I found it surprising that Albertsson didn’t address nature worship much as part of “connecting with spirit”, as he comes from an ADF background (though I suppose one could argue that he does address various ways to do so in the rest of the book).  ADF considers nature part of the Three Kindred–gods, nature, and ancestors.  The ADF Dedicant Path though the Wheel of the Year (a book that can be used to help complete ADF’s Dedicant Path) explains Nature awareness as having three facets–awareness of the physical and material existence of nature, an awareness of the spirits of Nature, and the awareness of the Earth as a sort of Mother deity (akin to what I call “Nature, Herself”).   One of the activities incalls upon its new members to find a place near enough to their home that they can visit it at least weekly for at least an hour, and to observe and experience that place with their entire being for the entire year of their Dedicant Path work.

I’m a big fan of the “find a place in nature and exhalt in spending time there regularly” practice as the most effective way to connect with nature. Too bad there isn’t a simpler word for that idea the English lanugage–after all, the Norwegians have the word friluftsliv and the Japanese have the term shinrin yoku, both of which come close…  The myriad of physical benefits from spending time in Nature–decreased stress, improves memory and attention (especially for persons with ADHD), an increased sense of vitality, and a strengthened immune system (to name a few) should have Pagans (of all sorts) lining up to go outside on a regular basis.  Physical reasons for going outside and spending time in nature aside, Paganism is ultimately a religion steeped in the idea of gods that are of this world–gods that are imminent and accessible, that are the forces and features of this existence.

If we truly believe this, whether we do so literally or figuratively, I would hope our worship would include getting to know those forces and features beyond the personality said to represent them. Spend an hour in nature (at least) each week. Learn about your bioregion, your ecosystem, your backyard.  You don’t have to do anything crazy or go anywhere fancy, though activities (like flying a kite to get to know your local Air or planting a native garden to attract your local animal spirits) can absolutely be a part of this process.  Pick up a field guide or two, go on a plant walk with your local Native Plant society, volunteer for a bird count with your local Audobon, pick up trash at the park where you walk your dog.  Talk to your garden, sleep in your woods, swim at your beach.  And do them all with reverence. But no matter what you choose do, let your feet greet the earth and get to know your bit of land, in both the mundane sense and the spiritual sense.

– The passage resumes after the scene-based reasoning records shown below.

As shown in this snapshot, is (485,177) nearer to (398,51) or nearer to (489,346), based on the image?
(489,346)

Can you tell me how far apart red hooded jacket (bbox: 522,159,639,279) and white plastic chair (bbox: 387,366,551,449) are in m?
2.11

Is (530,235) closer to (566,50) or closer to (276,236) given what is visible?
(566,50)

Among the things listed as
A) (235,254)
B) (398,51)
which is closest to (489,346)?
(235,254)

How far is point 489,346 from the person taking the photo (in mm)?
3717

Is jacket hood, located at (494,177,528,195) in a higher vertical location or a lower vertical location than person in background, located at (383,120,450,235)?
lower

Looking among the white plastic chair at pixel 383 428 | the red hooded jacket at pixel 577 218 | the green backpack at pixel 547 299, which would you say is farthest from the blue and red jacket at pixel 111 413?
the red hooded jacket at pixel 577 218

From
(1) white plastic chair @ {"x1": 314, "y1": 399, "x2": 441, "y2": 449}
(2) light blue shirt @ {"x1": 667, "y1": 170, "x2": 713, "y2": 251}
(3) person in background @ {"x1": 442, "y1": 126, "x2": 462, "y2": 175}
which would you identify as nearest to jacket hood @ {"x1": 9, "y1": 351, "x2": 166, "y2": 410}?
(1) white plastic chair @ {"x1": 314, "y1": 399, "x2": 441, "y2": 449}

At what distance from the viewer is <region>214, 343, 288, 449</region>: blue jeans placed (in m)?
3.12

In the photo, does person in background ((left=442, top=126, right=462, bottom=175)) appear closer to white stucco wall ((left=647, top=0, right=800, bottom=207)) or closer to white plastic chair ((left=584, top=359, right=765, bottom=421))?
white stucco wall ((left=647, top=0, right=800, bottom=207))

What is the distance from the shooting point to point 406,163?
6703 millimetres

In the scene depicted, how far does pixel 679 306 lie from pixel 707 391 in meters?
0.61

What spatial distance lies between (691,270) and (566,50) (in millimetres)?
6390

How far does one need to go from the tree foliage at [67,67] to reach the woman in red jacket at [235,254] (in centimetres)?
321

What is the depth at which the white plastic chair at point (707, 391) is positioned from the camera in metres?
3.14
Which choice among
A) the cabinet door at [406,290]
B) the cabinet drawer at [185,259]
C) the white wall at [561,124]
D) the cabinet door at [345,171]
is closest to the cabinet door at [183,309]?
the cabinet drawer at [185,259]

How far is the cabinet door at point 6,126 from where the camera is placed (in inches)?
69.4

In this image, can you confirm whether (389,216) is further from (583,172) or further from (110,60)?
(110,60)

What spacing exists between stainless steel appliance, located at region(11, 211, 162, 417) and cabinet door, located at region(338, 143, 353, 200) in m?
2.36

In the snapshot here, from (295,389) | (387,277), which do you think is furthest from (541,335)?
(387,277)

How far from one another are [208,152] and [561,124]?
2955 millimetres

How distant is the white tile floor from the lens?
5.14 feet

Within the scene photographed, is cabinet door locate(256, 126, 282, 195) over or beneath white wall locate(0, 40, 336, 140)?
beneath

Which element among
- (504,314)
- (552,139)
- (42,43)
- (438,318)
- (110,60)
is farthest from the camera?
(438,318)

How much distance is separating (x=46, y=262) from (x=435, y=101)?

Once you’ve gotten to know your bioregion, make an offering to it or to an aspect of it that you are interested in working with, or to a particular spirit of your region, or to a deity or entity that you feel is representative of your bioregion at large or a particular aspect of it.  Whichever one of these options you choose (or which ever one chooses you) is, in my experience, largely unimportant–it is my experience that the land doesn’t care what you call it or how you relate to it (provided it is in keeping with its features and forces), it “cares” that you are called.  Beyond that, the process of getting to know a landspirit can be much the same as the process in getting to know any other deity.    I would also hope (and here’s where I will take great effort to stay off my soapbox as to not get off topic) that if our spirituality includes the idea of these forces and features as sacred that our everyday actions would reflect that concept of sacredness…particularly once we get to know them.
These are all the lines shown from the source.